Secrets of the Dance
It's a legitimate question. Hula, or at least the native art form that is as venerated in Hawaii as, say, baseball or jazz are on the mainland, receives little serious attention from anyone outside the fiftieth state. Indeed, for most of you, reading the preceding paragraphs probably felt a bit like trying to work your way through Middle English. What is Merrie Monarch? What do all those foreign-sounding words mean? (For the record, halau can roughly be defined as a hula troupe; kumu is the term for an honored and respected teacher; and 'auana and kahiko refer to modern and ancient dance styles, respectively.) And what, exactly, do Hawaiians mean when they talk of the spirit of hula? It was going to take some nights in an efficiency surrounded by squawking island birds, a morning on the rim of the country's largest active volcano, and a trip to the rainiest and least touristed of Hawaii's cities to find out.
Hula is a large part of what we think about when we think about Hawaii, as potent a symbol of the islands as its pristine beaches and the famed resorts of Waikiki. When I was given an assignment to cover Merrie Monarch, the world's most prestigious hula competition, the first image I conjured up was of a native girl coyly shimmying back and forth in her revealing grass skirt and coconut-shell bra. This mental snapshot came accompanied with its own sound track of lilting island melodies set to a plinking ukulele, and, along with flower leis, surfers, and a hazy understanding of the spirit of aloha, more or less comprised the whole of my notions of the Hawaiian Islands. These pop-culture tropes are not unique to me: Virtually everyone I talked to shared this vision of sweetly sexualized, pliant exotica, a vision that has been informed (and reinforced) by everyone from Elvis to the Brady Bunch.

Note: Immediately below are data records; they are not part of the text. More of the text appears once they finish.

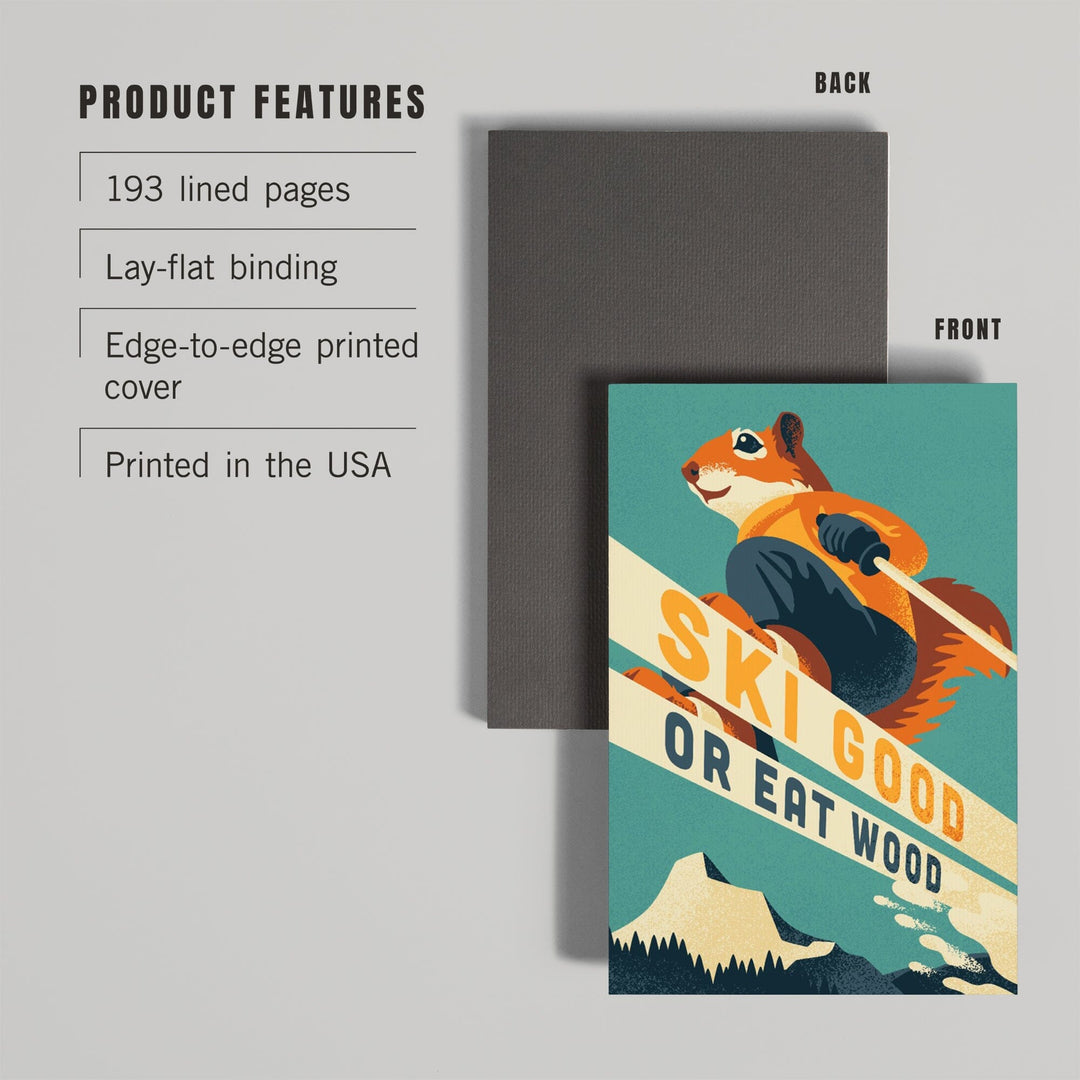 Lined 6x9 Journal, Ski Good or Eat Wood, Animal Activities Series, Ski Squirrel, Lay Flat, 193 Pages, FSC paper Home Lantern Press 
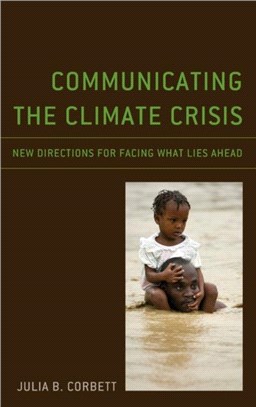 Communicating the Climate Crisis：New Directions for Facing What Lies Ahead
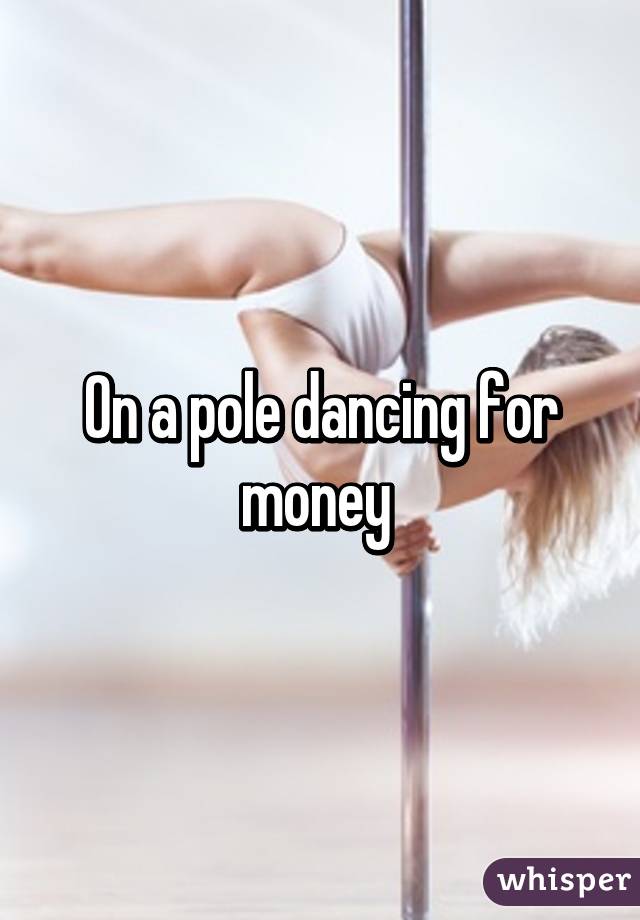 On a pole dancing for money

It didn't take long after I began researching this story to learn how wrong my understanding of hula was, but it wasn't until I was in that gym on that mild spring day that I finally understood on a visceral level the connection Hawaiians have to hula, their history, and their land. Hula—or native Hawaiian dancing—began with the Polynesians who first inhabited the islands over a thousand years ago. From their inception, these intricate dances were accompanied by meles, or musical chants, and they occupied a role in Hawaiian culture similar to that of sacred fire circles in Native American traditions. Until the early nineteenth century, Hawaii was a non-literate society, and hula was the primary vehicle through which local history, rituals, religious practices, and social customs were transmitted from one generation to the next. There were hulas to celebrate and honor tribal chiefs, hulas that told of battles and wars, and hulas that instructed commoners on the taboos governing Hawaiian life. The smallest mistake in a hula performance was thought to bring about everything from a life of bad luck to death and family dishonor. (The goddess Laka, the estranged sister of the Hawaiian fire goddess Pele, was said to protect hula initiates as they learned the dance; that way, novices did not have to worry about making mistakes during their training.)